— START OF QUOTED PASSAGE —
My flakes versus your flakes.
By Sue Langenberg
There is a nut case in every neighborhood. This one knocked on my back door the other day first thing in the morning.
I could tell already by the frumpy sound of the knock that I was guilty of something. There are knocks from a friendly neighbor to announce the birth of a new baby. There are knocks from neighbors during the holidays to leave cookies and best wishes. I once heard a knock to ask if I needed help with my grass.
This knock shook the door with hostility. Had I known what was coming, I would have played deaf. Too late, I opened the door and recognized the neighbor across the street.
He’s the one who stands at the edge of his property in the summer and glares my way because a fleck of dandelion from my garden might waft his way. He can tell because my dandelion flecks have nametags on them. His rectangular grass blades salute in perfect order and bushes are geometric perfection. He just knows that I am the enemy because my flowers seem disorderly.
In the fall, no self-respecting leaf would blow in his direction. If so, he would examine it carefully to see whose name tag cross his property line.
— END OF QUOTED PASSAGE —
— START OF LISTED RECORDS —
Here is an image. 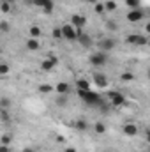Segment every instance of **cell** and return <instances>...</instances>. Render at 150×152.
Returning <instances> with one entry per match:
<instances>
[{"instance_id": "4", "label": "cell", "mask_w": 150, "mask_h": 152, "mask_svg": "<svg viewBox=\"0 0 150 152\" xmlns=\"http://www.w3.org/2000/svg\"><path fill=\"white\" fill-rule=\"evenodd\" d=\"M62 28V34H64V39L67 41H78V36H79V30L76 28L73 23H66L60 27Z\"/></svg>"}, {"instance_id": "6", "label": "cell", "mask_w": 150, "mask_h": 152, "mask_svg": "<svg viewBox=\"0 0 150 152\" xmlns=\"http://www.w3.org/2000/svg\"><path fill=\"white\" fill-rule=\"evenodd\" d=\"M30 4H34L36 7H41L44 12H53V9H55V4H53V0H28Z\"/></svg>"}, {"instance_id": "18", "label": "cell", "mask_w": 150, "mask_h": 152, "mask_svg": "<svg viewBox=\"0 0 150 152\" xmlns=\"http://www.w3.org/2000/svg\"><path fill=\"white\" fill-rule=\"evenodd\" d=\"M41 36H42V30H41V27H37V25H34V27H30V28H28V37L39 39Z\"/></svg>"}, {"instance_id": "13", "label": "cell", "mask_w": 150, "mask_h": 152, "mask_svg": "<svg viewBox=\"0 0 150 152\" xmlns=\"http://www.w3.org/2000/svg\"><path fill=\"white\" fill-rule=\"evenodd\" d=\"M78 41L83 48H92V37L88 34H85L83 30H79V36H78Z\"/></svg>"}, {"instance_id": "24", "label": "cell", "mask_w": 150, "mask_h": 152, "mask_svg": "<svg viewBox=\"0 0 150 152\" xmlns=\"http://www.w3.org/2000/svg\"><path fill=\"white\" fill-rule=\"evenodd\" d=\"M104 5H106V11H108V12H111V11L117 9V2H115V0H108V2H104Z\"/></svg>"}, {"instance_id": "36", "label": "cell", "mask_w": 150, "mask_h": 152, "mask_svg": "<svg viewBox=\"0 0 150 152\" xmlns=\"http://www.w3.org/2000/svg\"><path fill=\"white\" fill-rule=\"evenodd\" d=\"M145 32H147V34L150 36V21L147 23V25H145Z\"/></svg>"}, {"instance_id": "8", "label": "cell", "mask_w": 150, "mask_h": 152, "mask_svg": "<svg viewBox=\"0 0 150 152\" xmlns=\"http://www.w3.org/2000/svg\"><path fill=\"white\" fill-rule=\"evenodd\" d=\"M145 18V12L141 11V9H131L129 12H127V21H131V23H138V21H141Z\"/></svg>"}, {"instance_id": "1", "label": "cell", "mask_w": 150, "mask_h": 152, "mask_svg": "<svg viewBox=\"0 0 150 152\" xmlns=\"http://www.w3.org/2000/svg\"><path fill=\"white\" fill-rule=\"evenodd\" d=\"M78 97L87 104V106H101L104 101H103V97L97 94V92H94V90H78Z\"/></svg>"}, {"instance_id": "22", "label": "cell", "mask_w": 150, "mask_h": 152, "mask_svg": "<svg viewBox=\"0 0 150 152\" xmlns=\"http://www.w3.org/2000/svg\"><path fill=\"white\" fill-rule=\"evenodd\" d=\"M51 36L55 39H64V34H62V28H60V27L53 28V30H51Z\"/></svg>"}, {"instance_id": "26", "label": "cell", "mask_w": 150, "mask_h": 152, "mask_svg": "<svg viewBox=\"0 0 150 152\" xmlns=\"http://www.w3.org/2000/svg\"><path fill=\"white\" fill-rule=\"evenodd\" d=\"M0 117H2V122H4V124H7V122H9V113H7V110H5V108H2Z\"/></svg>"}, {"instance_id": "35", "label": "cell", "mask_w": 150, "mask_h": 152, "mask_svg": "<svg viewBox=\"0 0 150 152\" xmlns=\"http://www.w3.org/2000/svg\"><path fill=\"white\" fill-rule=\"evenodd\" d=\"M64 152H78V151H76L74 147H66V151Z\"/></svg>"}, {"instance_id": "21", "label": "cell", "mask_w": 150, "mask_h": 152, "mask_svg": "<svg viewBox=\"0 0 150 152\" xmlns=\"http://www.w3.org/2000/svg\"><path fill=\"white\" fill-rule=\"evenodd\" d=\"M51 90H55V88H53L51 85H48V83H42V85L39 87V92H41V94H50Z\"/></svg>"}, {"instance_id": "30", "label": "cell", "mask_w": 150, "mask_h": 152, "mask_svg": "<svg viewBox=\"0 0 150 152\" xmlns=\"http://www.w3.org/2000/svg\"><path fill=\"white\" fill-rule=\"evenodd\" d=\"M9 104H11V101H9L7 97H2V99H0V106H2V108H5V110H7V108H9Z\"/></svg>"}, {"instance_id": "33", "label": "cell", "mask_w": 150, "mask_h": 152, "mask_svg": "<svg viewBox=\"0 0 150 152\" xmlns=\"http://www.w3.org/2000/svg\"><path fill=\"white\" fill-rule=\"evenodd\" d=\"M0 152H11L9 145H0Z\"/></svg>"}, {"instance_id": "31", "label": "cell", "mask_w": 150, "mask_h": 152, "mask_svg": "<svg viewBox=\"0 0 150 152\" xmlns=\"http://www.w3.org/2000/svg\"><path fill=\"white\" fill-rule=\"evenodd\" d=\"M9 142H11V136H9V134H2L0 145H9Z\"/></svg>"}, {"instance_id": "3", "label": "cell", "mask_w": 150, "mask_h": 152, "mask_svg": "<svg viewBox=\"0 0 150 152\" xmlns=\"http://www.w3.org/2000/svg\"><path fill=\"white\" fill-rule=\"evenodd\" d=\"M108 99H110V104L115 106V108H120L125 104V96L118 90H110L108 92Z\"/></svg>"}, {"instance_id": "15", "label": "cell", "mask_w": 150, "mask_h": 152, "mask_svg": "<svg viewBox=\"0 0 150 152\" xmlns=\"http://www.w3.org/2000/svg\"><path fill=\"white\" fill-rule=\"evenodd\" d=\"M74 127L78 129V131H81V133H87V131H88V122H87L85 118L79 117V118L74 120Z\"/></svg>"}, {"instance_id": "7", "label": "cell", "mask_w": 150, "mask_h": 152, "mask_svg": "<svg viewBox=\"0 0 150 152\" xmlns=\"http://www.w3.org/2000/svg\"><path fill=\"white\" fill-rule=\"evenodd\" d=\"M117 48V41L113 37H103L101 41H99V50L101 51H111V50H115Z\"/></svg>"}, {"instance_id": "40", "label": "cell", "mask_w": 150, "mask_h": 152, "mask_svg": "<svg viewBox=\"0 0 150 152\" xmlns=\"http://www.w3.org/2000/svg\"><path fill=\"white\" fill-rule=\"evenodd\" d=\"M106 152H113V151H106Z\"/></svg>"}, {"instance_id": "27", "label": "cell", "mask_w": 150, "mask_h": 152, "mask_svg": "<svg viewBox=\"0 0 150 152\" xmlns=\"http://www.w3.org/2000/svg\"><path fill=\"white\" fill-rule=\"evenodd\" d=\"M7 73H9V66H7L5 62H2V64H0V75L5 76Z\"/></svg>"}, {"instance_id": "17", "label": "cell", "mask_w": 150, "mask_h": 152, "mask_svg": "<svg viewBox=\"0 0 150 152\" xmlns=\"http://www.w3.org/2000/svg\"><path fill=\"white\" fill-rule=\"evenodd\" d=\"M76 88L78 90H90V83L85 78H78L76 80Z\"/></svg>"}, {"instance_id": "23", "label": "cell", "mask_w": 150, "mask_h": 152, "mask_svg": "<svg viewBox=\"0 0 150 152\" xmlns=\"http://www.w3.org/2000/svg\"><path fill=\"white\" fill-rule=\"evenodd\" d=\"M94 11H95L97 14H103V12L106 11V5H104V4H101V2H97V4L94 5Z\"/></svg>"}, {"instance_id": "5", "label": "cell", "mask_w": 150, "mask_h": 152, "mask_svg": "<svg viewBox=\"0 0 150 152\" xmlns=\"http://www.w3.org/2000/svg\"><path fill=\"white\" fill-rule=\"evenodd\" d=\"M125 42L131 46H145V44H149V39H147V36H141V34H129L125 37Z\"/></svg>"}, {"instance_id": "9", "label": "cell", "mask_w": 150, "mask_h": 152, "mask_svg": "<svg viewBox=\"0 0 150 152\" xmlns=\"http://www.w3.org/2000/svg\"><path fill=\"white\" fill-rule=\"evenodd\" d=\"M57 64H58V58L51 55V57H48V58H44V60L41 62V69H42V71H51V69L57 67Z\"/></svg>"}, {"instance_id": "19", "label": "cell", "mask_w": 150, "mask_h": 152, "mask_svg": "<svg viewBox=\"0 0 150 152\" xmlns=\"http://www.w3.org/2000/svg\"><path fill=\"white\" fill-rule=\"evenodd\" d=\"M124 2L129 9H140V5H141V0H124Z\"/></svg>"}, {"instance_id": "37", "label": "cell", "mask_w": 150, "mask_h": 152, "mask_svg": "<svg viewBox=\"0 0 150 152\" xmlns=\"http://www.w3.org/2000/svg\"><path fill=\"white\" fill-rule=\"evenodd\" d=\"M21 152H34V149H30V147H25Z\"/></svg>"}, {"instance_id": "16", "label": "cell", "mask_w": 150, "mask_h": 152, "mask_svg": "<svg viewBox=\"0 0 150 152\" xmlns=\"http://www.w3.org/2000/svg\"><path fill=\"white\" fill-rule=\"evenodd\" d=\"M27 48H28L30 51H37L39 48H41V42H39V39L28 37V39H27Z\"/></svg>"}, {"instance_id": "34", "label": "cell", "mask_w": 150, "mask_h": 152, "mask_svg": "<svg viewBox=\"0 0 150 152\" xmlns=\"http://www.w3.org/2000/svg\"><path fill=\"white\" fill-rule=\"evenodd\" d=\"M145 136H147V142H149V145H150V129L145 131Z\"/></svg>"}, {"instance_id": "20", "label": "cell", "mask_w": 150, "mask_h": 152, "mask_svg": "<svg viewBox=\"0 0 150 152\" xmlns=\"http://www.w3.org/2000/svg\"><path fill=\"white\" fill-rule=\"evenodd\" d=\"M94 131H95L97 134H104V133H106V126H104L103 122H95V126H94Z\"/></svg>"}, {"instance_id": "28", "label": "cell", "mask_w": 150, "mask_h": 152, "mask_svg": "<svg viewBox=\"0 0 150 152\" xmlns=\"http://www.w3.org/2000/svg\"><path fill=\"white\" fill-rule=\"evenodd\" d=\"M0 30H2V34H7L9 32V23L7 21H0Z\"/></svg>"}, {"instance_id": "25", "label": "cell", "mask_w": 150, "mask_h": 152, "mask_svg": "<svg viewBox=\"0 0 150 152\" xmlns=\"http://www.w3.org/2000/svg\"><path fill=\"white\" fill-rule=\"evenodd\" d=\"M124 81H131V80H134V75L133 73H129V71H125V73H122V76H120Z\"/></svg>"}, {"instance_id": "32", "label": "cell", "mask_w": 150, "mask_h": 152, "mask_svg": "<svg viewBox=\"0 0 150 152\" xmlns=\"http://www.w3.org/2000/svg\"><path fill=\"white\" fill-rule=\"evenodd\" d=\"M106 27H108V30H117L118 27H117V23H113V21H108L106 23Z\"/></svg>"}, {"instance_id": "10", "label": "cell", "mask_w": 150, "mask_h": 152, "mask_svg": "<svg viewBox=\"0 0 150 152\" xmlns=\"http://www.w3.org/2000/svg\"><path fill=\"white\" fill-rule=\"evenodd\" d=\"M92 81H94V85L97 88H106L108 87V78H106V75H103V73H95V75L92 76Z\"/></svg>"}, {"instance_id": "29", "label": "cell", "mask_w": 150, "mask_h": 152, "mask_svg": "<svg viewBox=\"0 0 150 152\" xmlns=\"http://www.w3.org/2000/svg\"><path fill=\"white\" fill-rule=\"evenodd\" d=\"M9 11H11V4H9V2H2V12L7 14Z\"/></svg>"}, {"instance_id": "14", "label": "cell", "mask_w": 150, "mask_h": 152, "mask_svg": "<svg viewBox=\"0 0 150 152\" xmlns=\"http://www.w3.org/2000/svg\"><path fill=\"white\" fill-rule=\"evenodd\" d=\"M55 90H57V94H60V96H67V94L71 92V85L66 83V81H60V83H57Z\"/></svg>"}, {"instance_id": "39", "label": "cell", "mask_w": 150, "mask_h": 152, "mask_svg": "<svg viewBox=\"0 0 150 152\" xmlns=\"http://www.w3.org/2000/svg\"><path fill=\"white\" fill-rule=\"evenodd\" d=\"M149 46H150V39H149Z\"/></svg>"}, {"instance_id": "38", "label": "cell", "mask_w": 150, "mask_h": 152, "mask_svg": "<svg viewBox=\"0 0 150 152\" xmlns=\"http://www.w3.org/2000/svg\"><path fill=\"white\" fill-rule=\"evenodd\" d=\"M147 76H149V80H150V69H149V73H147Z\"/></svg>"}, {"instance_id": "11", "label": "cell", "mask_w": 150, "mask_h": 152, "mask_svg": "<svg viewBox=\"0 0 150 152\" xmlns=\"http://www.w3.org/2000/svg\"><path fill=\"white\" fill-rule=\"evenodd\" d=\"M122 133H124L125 136H136V134L140 133V129H138V126H136V124H133V122H127V124H124V127H122Z\"/></svg>"}, {"instance_id": "2", "label": "cell", "mask_w": 150, "mask_h": 152, "mask_svg": "<svg viewBox=\"0 0 150 152\" xmlns=\"http://www.w3.org/2000/svg\"><path fill=\"white\" fill-rule=\"evenodd\" d=\"M88 62H90V66H94V67H103L106 62H108V55H106V51H95V53H92L90 57H88Z\"/></svg>"}, {"instance_id": "12", "label": "cell", "mask_w": 150, "mask_h": 152, "mask_svg": "<svg viewBox=\"0 0 150 152\" xmlns=\"http://www.w3.org/2000/svg\"><path fill=\"white\" fill-rule=\"evenodd\" d=\"M71 23L74 25L78 30H81V28L87 25V18L81 16V14H73V16H71Z\"/></svg>"}]
</instances>
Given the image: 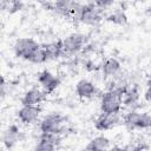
— END OF LISTED RECORDS —
→ YOUR OBJECTIVE:
Write the next part of the column about the fussy neighbor across the street, starting right after its last sentence.

→ RESULT:
So our recent Polar Vortexes brought inches and inches of snow. Out came the shovels, blowers, and neighborly greetings to make sure that we were all safe and cleaned up.
It was inevitable that this frumpy knock would lead to some major felony that bothered his perfect little world. There was no “hello,” “how are you?” or “excuse me.” Just a glare.
I’ve driven down country roads two states away where people routinely wave at complete strangers. I have lived in the city where people say “hello” on subways. I have waved at intersections to other drivers, “thanks for letting me go first.”
But this aforementioned nut case glared without greeting. He was convinced that my personal snowflakes were bothering his personal snowflakes. There was a million of my nametags to prove it. He probably sorted them out only after taking a hairdryer to the perfect cement in his driveway. In fact, in case anyone missed the weather report during that storm, local meteorologists cautioned that I funneled the entire blizzard to dump mountainous snow on his driveway.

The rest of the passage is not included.